**What is needed:** Once the pictures are set aside, transcribe the remaining data exactly.

Records of spatial reasoning questions:
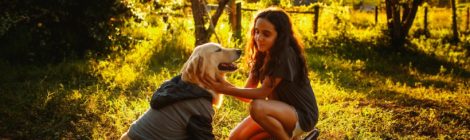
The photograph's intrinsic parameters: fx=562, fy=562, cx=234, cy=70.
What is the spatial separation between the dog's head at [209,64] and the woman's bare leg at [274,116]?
0.39 m

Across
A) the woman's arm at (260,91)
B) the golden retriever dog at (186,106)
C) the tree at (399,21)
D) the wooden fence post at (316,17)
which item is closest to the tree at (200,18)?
the woman's arm at (260,91)

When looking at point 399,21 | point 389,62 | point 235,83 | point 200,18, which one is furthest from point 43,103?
point 399,21

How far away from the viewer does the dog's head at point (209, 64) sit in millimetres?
3704

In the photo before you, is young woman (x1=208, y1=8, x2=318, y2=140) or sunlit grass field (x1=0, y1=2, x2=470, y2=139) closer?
young woman (x1=208, y1=8, x2=318, y2=140)

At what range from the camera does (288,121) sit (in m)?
4.14

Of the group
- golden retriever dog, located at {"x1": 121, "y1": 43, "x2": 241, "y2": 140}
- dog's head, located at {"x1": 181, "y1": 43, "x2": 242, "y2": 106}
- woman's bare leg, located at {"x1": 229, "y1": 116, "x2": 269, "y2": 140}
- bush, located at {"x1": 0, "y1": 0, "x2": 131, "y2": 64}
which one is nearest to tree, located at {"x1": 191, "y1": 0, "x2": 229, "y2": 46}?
bush, located at {"x1": 0, "y1": 0, "x2": 131, "y2": 64}

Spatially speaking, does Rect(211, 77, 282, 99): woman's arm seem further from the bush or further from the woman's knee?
the bush

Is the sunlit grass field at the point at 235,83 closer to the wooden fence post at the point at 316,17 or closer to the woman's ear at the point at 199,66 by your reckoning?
the wooden fence post at the point at 316,17

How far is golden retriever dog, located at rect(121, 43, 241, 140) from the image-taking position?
3609 mm

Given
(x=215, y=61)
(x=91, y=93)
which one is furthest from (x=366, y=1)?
(x=215, y=61)

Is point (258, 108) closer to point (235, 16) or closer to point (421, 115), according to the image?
point (421, 115)

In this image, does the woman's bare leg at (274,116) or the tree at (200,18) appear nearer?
the woman's bare leg at (274,116)

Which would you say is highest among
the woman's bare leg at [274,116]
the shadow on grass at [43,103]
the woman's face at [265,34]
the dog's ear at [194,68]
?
the woman's face at [265,34]

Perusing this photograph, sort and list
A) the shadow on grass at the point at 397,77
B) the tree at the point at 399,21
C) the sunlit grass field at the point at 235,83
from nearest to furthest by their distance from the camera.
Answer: the sunlit grass field at the point at 235,83 → the shadow on grass at the point at 397,77 → the tree at the point at 399,21
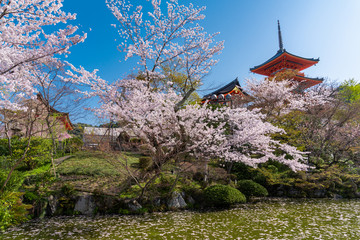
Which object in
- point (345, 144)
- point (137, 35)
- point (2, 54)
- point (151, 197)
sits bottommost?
point (151, 197)

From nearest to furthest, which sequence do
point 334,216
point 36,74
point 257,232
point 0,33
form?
point 0,33 < point 257,232 < point 36,74 < point 334,216

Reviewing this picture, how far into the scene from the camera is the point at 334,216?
7.95m

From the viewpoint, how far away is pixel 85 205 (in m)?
8.46

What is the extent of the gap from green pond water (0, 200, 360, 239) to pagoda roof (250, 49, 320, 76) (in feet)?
77.3

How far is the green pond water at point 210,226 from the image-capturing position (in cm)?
598

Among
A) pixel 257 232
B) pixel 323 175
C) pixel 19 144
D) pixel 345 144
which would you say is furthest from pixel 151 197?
pixel 345 144

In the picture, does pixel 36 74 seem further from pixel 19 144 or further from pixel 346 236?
pixel 346 236

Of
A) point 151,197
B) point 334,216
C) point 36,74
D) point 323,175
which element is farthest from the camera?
point 323,175

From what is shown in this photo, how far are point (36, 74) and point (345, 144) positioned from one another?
17.4 m

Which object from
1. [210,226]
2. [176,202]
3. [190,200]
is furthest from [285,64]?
[210,226]

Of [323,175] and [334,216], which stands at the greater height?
[323,175]

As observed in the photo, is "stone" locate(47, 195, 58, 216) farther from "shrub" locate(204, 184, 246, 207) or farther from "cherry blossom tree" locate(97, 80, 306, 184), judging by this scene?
"shrub" locate(204, 184, 246, 207)

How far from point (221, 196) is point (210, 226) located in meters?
2.41

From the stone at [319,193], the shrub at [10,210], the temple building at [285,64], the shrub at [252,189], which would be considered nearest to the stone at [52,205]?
the shrub at [10,210]
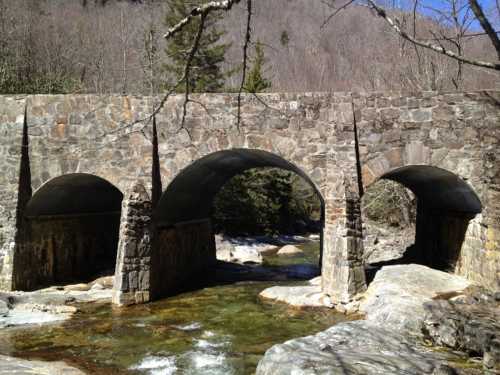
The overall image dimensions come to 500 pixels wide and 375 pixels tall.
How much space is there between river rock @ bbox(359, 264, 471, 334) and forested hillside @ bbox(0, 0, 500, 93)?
11365 millimetres

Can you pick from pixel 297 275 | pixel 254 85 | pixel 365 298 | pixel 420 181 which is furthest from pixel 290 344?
pixel 254 85

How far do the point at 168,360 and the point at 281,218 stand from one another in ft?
61.1

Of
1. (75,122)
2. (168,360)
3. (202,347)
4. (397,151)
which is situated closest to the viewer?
(168,360)

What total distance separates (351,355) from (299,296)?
463 cm

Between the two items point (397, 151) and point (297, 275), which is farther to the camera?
point (297, 275)

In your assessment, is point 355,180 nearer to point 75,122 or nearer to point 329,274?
point 329,274

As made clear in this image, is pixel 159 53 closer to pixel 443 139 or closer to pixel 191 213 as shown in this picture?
pixel 191 213

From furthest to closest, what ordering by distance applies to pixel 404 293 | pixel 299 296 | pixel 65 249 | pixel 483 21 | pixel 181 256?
pixel 65 249
pixel 181 256
pixel 299 296
pixel 404 293
pixel 483 21

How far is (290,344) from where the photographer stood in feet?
19.8

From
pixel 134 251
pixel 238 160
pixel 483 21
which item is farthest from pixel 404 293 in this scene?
pixel 483 21

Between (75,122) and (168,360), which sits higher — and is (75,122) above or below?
above

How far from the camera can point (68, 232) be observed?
13188 millimetres

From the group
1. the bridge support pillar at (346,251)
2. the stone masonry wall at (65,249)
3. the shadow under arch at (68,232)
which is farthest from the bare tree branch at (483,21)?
the stone masonry wall at (65,249)

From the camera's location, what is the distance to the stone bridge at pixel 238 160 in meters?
9.67
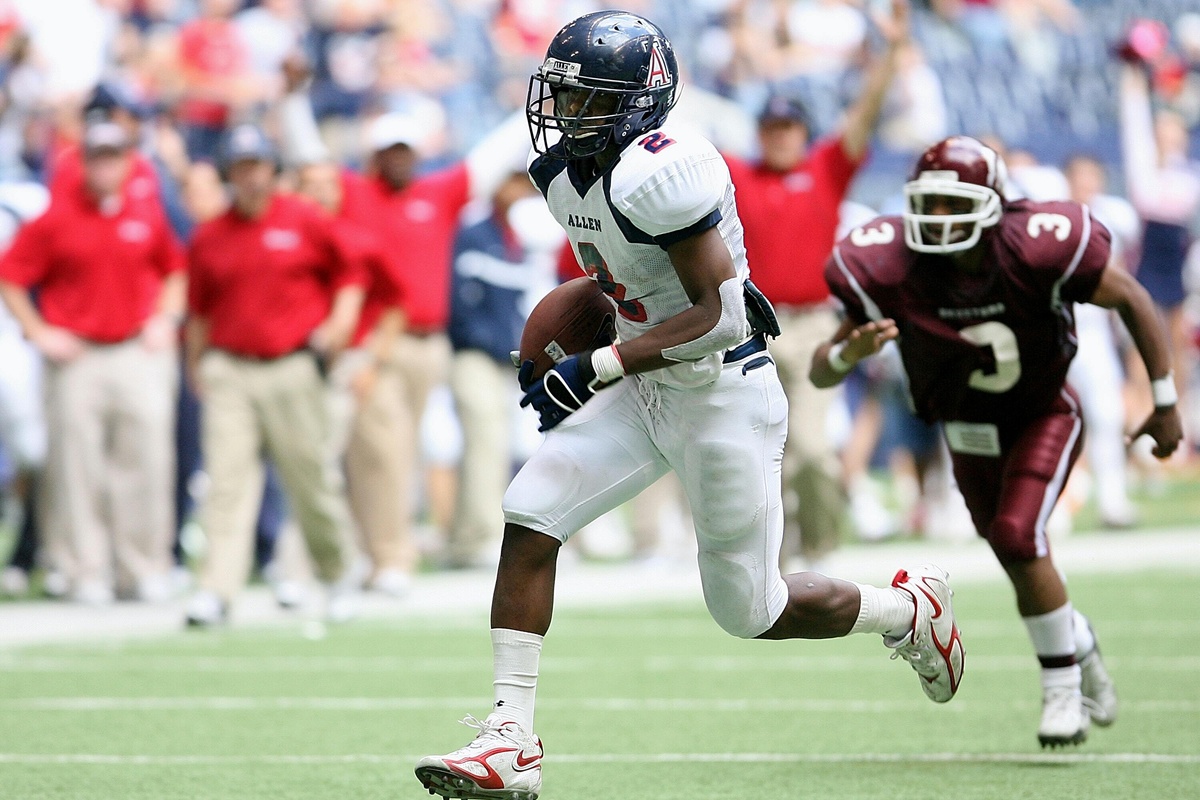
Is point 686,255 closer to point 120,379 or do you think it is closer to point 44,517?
point 120,379

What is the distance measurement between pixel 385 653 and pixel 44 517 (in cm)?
321

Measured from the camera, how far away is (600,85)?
14.0 ft

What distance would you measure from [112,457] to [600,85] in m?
5.53

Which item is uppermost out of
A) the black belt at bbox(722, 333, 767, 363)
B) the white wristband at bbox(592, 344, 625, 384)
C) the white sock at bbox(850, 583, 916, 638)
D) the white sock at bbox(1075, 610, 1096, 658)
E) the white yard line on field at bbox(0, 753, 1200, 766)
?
the black belt at bbox(722, 333, 767, 363)

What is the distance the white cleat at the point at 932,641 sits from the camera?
15.8ft

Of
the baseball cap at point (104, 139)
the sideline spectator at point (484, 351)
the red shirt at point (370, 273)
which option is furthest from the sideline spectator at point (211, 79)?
the baseball cap at point (104, 139)

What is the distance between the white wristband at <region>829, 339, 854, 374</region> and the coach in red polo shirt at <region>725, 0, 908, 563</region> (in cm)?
324

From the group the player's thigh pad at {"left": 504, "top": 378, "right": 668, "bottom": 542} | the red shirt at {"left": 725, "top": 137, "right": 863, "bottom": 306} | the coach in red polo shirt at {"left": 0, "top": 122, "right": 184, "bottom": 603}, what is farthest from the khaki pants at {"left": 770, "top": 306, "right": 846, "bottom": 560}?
the player's thigh pad at {"left": 504, "top": 378, "right": 668, "bottom": 542}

**Written response:**
The photograph's intrinsic parameters: fx=562, fy=562, cx=234, cy=70.
What is the spatial separation between the dog's head at [209,64] and the woman's bare leg at [274,116]?
0.39 m

Across
A) the woman's arm at (260,91)
B) the golden retriever dog at (186,106)
C) the tree at (399,21)
D) the wooden fence post at (316,17)
which item is closest to the tree at (200,18)?
the woman's arm at (260,91)

When looking at point 399,21 | point 389,62 | point 235,83 | point 200,18, which one is furthest from point 43,103?
point 399,21

How far away from the viewer does the dog's head at point (209, 64) sit in millimetres?
3704

In the photo before you, is young woman (x1=208, y1=8, x2=318, y2=140) or sunlit grass field (x1=0, y1=2, x2=470, y2=139) closer?
young woman (x1=208, y1=8, x2=318, y2=140)

At what range from the camera does (288,121) sit (in m)?
4.14

Of the group
- golden retriever dog, located at {"x1": 121, "y1": 43, "x2": 241, "y2": 140}
- dog's head, located at {"x1": 181, "y1": 43, "x2": 242, "y2": 106}
- woman's bare leg, located at {"x1": 229, "y1": 116, "x2": 269, "y2": 140}
- bush, located at {"x1": 0, "y1": 0, "x2": 131, "y2": 64}
which one is nearest to tree, located at {"x1": 191, "y1": 0, "x2": 229, "y2": 46}?
bush, located at {"x1": 0, "y1": 0, "x2": 131, "y2": 64}

Spatially speaking, does Rect(211, 77, 282, 99): woman's arm seem further from the bush or further from the woman's knee?
the bush

Is the sunlit grass field at the point at 235,83 closer to the wooden fence post at the point at 316,17 or closer to the woman's ear at the point at 199,66 by your reckoning?
the wooden fence post at the point at 316,17

How far is golden retriever dog, located at rect(121, 43, 241, 140) from the image-taking position?
3609 mm

Given
(x=215, y=61)
(x=91, y=93)
which one is furthest from (x=366, y=1)?
(x=215, y=61)

Is point (258, 108) closer to point (235, 16) or closer to point (421, 115), according to the image?
point (421, 115)

In this image, does the woman's bare leg at (274,116) or the tree at (200,18) appear nearer?
the woman's bare leg at (274,116)

Which would you say is highest among
the woman's bare leg at [274,116]
the shadow on grass at [43,103]
the woman's face at [265,34]
the dog's ear at [194,68]
?
the woman's face at [265,34]

Perusing this photograph, sort and list
A) the shadow on grass at the point at 397,77
B) the tree at the point at 399,21
C) the sunlit grass field at the point at 235,83
from nearest to furthest by their distance from the camera.
Answer: the sunlit grass field at the point at 235,83 → the shadow on grass at the point at 397,77 → the tree at the point at 399,21
Which object in
- point (345, 144)
- point (137, 35)
- point (2, 54)
- point (151, 197)
sits bottommost?
point (151, 197)

From nearest to furthest, which sequence do
point 334,216
point 36,74
point 257,232
point 0,33
form?
point 0,33 < point 257,232 < point 36,74 < point 334,216

Reviewing this picture, how far into the scene from the camera is the point at 334,216?
7.95m

From the viewpoint, how far away is pixel 85 205 (in m)?
8.46

What is the extent of the gap from green pond water (0, 200, 360, 239) to pagoda roof (250, 49, 320, 76) (in feet)?
77.3

How far is the green pond water at point 210,226 from the image-capturing position (in cm)?
598

Among
A) pixel 257 232
B) pixel 323 175
C) pixel 19 144
D) pixel 345 144
which would you say is furthest from pixel 151 197?
pixel 345 144

In the picture, does pixel 36 74 seem further from pixel 19 144 or further from pixel 346 236?
pixel 346 236

Of
A) point 151,197
B) point 334,216
C) point 36,74
D) point 323,175
which element is farthest from the camera?
point 323,175

From what is shown in this photo, how far are point (36, 74) and point (345, 144) positioned from one another?
17.4 m

Which object from
1. [210,226]
2. [176,202]
3. [190,200]
is furthest from [285,64]?
[210,226]

Of [323,175] and [334,216], which stands at the greater height?
[323,175]

As observed in the photo, is "stone" locate(47, 195, 58, 216) farther from "shrub" locate(204, 184, 246, 207) or farther from "cherry blossom tree" locate(97, 80, 306, 184), judging by this scene?
"shrub" locate(204, 184, 246, 207)

How far from point (221, 196) is point (210, 226) located in meters?
2.41

From the stone at [319,193], the shrub at [10,210], the temple building at [285,64], the shrub at [252,189], which would be considered nearest to the stone at [52,205]?
the shrub at [10,210]
The overall image dimensions come to 500 pixels wide and 375 pixels tall.
How much space is there between river rock @ bbox(359, 264, 471, 334) and forested hillside @ bbox(0, 0, 500, 93)?
11365 millimetres

Can you pick from pixel 297 275 | pixel 254 85 | pixel 365 298 | pixel 420 181 which is furthest from pixel 290 344?
pixel 254 85

How far do the point at 168,360 and the point at 281,218 stand from one another in ft?
61.1

Of
1. (75,122)
2. (168,360)
3. (202,347)
4. (397,151)
which is situated closest to the viewer?
(168,360)

What total distance separates (351,355) from (299,296)?
463 cm

Between the two items point (397, 151) and point (297, 275), which is farther to the camera?
point (297, 275)

In your assessment, is point 355,180 nearer to point 75,122 or nearer to point 329,274?
point 329,274

As made clear in this image, is pixel 159 53 closer to pixel 443 139 or closer to pixel 191 213 as shown in this picture?
pixel 191 213

From furthest to closest, what ordering by distance applies to pixel 404 293 | pixel 299 296 | pixel 65 249 | pixel 483 21 | pixel 181 256?
pixel 65 249
pixel 181 256
pixel 299 296
pixel 404 293
pixel 483 21

How far is (290,344) from where the photographer stood in feet?
19.8

From
pixel 134 251
pixel 238 160
pixel 483 21
which item is farthest from pixel 404 293 in this scene?
pixel 483 21

Between (75,122) and (168,360), which sits higher — and is (75,122) above or below?
above

How far from the camera can point (68, 232) be observed?
13188 millimetres

From the group
1. the bridge support pillar at (346,251)
2. the stone masonry wall at (65,249)
3. the shadow under arch at (68,232)
which is farthest from the bare tree branch at (483,21)?
the stone masonry wall at (65,249)

From the camera's location, what is the distance to the stone bridge at pixel 238 160 in meters?
9.67
Is point 686,255 closer to point 120,379 or do you think it is closer to point 44,517?
point 120,379

What is the distance measurement between pixel 385 653 and pixel 44 517 (in cm)?
321

Measured from the camera, how far away is (600,85)?
14.0 ft

What distance would you measure from [112,457] to [600,85] in m?
5.53

Which item is uppermost out of
A) the black belt at bbox(722, 333, 767, 363)
B) the white wristband at bbox(592, 344, 625, 384)
C) the white sock at bbox(850, 583, 916, 638)
D) the white sock at bbox(1075, 610, 1096, 658)
E) the white yard line on field at bbox(0, 753, 1200, 766)
?
the black belt at bbox(722, 333, 767, 363)

What is the distance the white cleat at the point at 932,641 sits from the camera?
15.8ft

Of
the baseball cap at point (104, 139)
the sideline spectator at point (484, 351)
the red shirt at point (370, 273)
which option is furthest from the sideline spectator at point (211, 79)?
the baseball cap at point (104, 139)

What is the distance between the white wristband at <region>829, 339, 854, 374</region> and the coach in red polo shirt at <region>725, 0, 908, 563</region> (in cm)?
324

From the group the player's thigh pad at {"left": 504, "top": 378, "right": 668, "bottom": 542} | the red shirt at {"left": 725, "top": 137, "right": 863, "bottom": 306} | the coach in red polo shirt at {"left": 0, "top": 122, "right": 184, "bottom": 603}, what is farthest from the khaki pants at {"left": 770, "top": 306, "right": 846, "bottom": 560}?
the player's thigh pad at {"left": 504, "top": 378, "right": 668, "bottom": 542}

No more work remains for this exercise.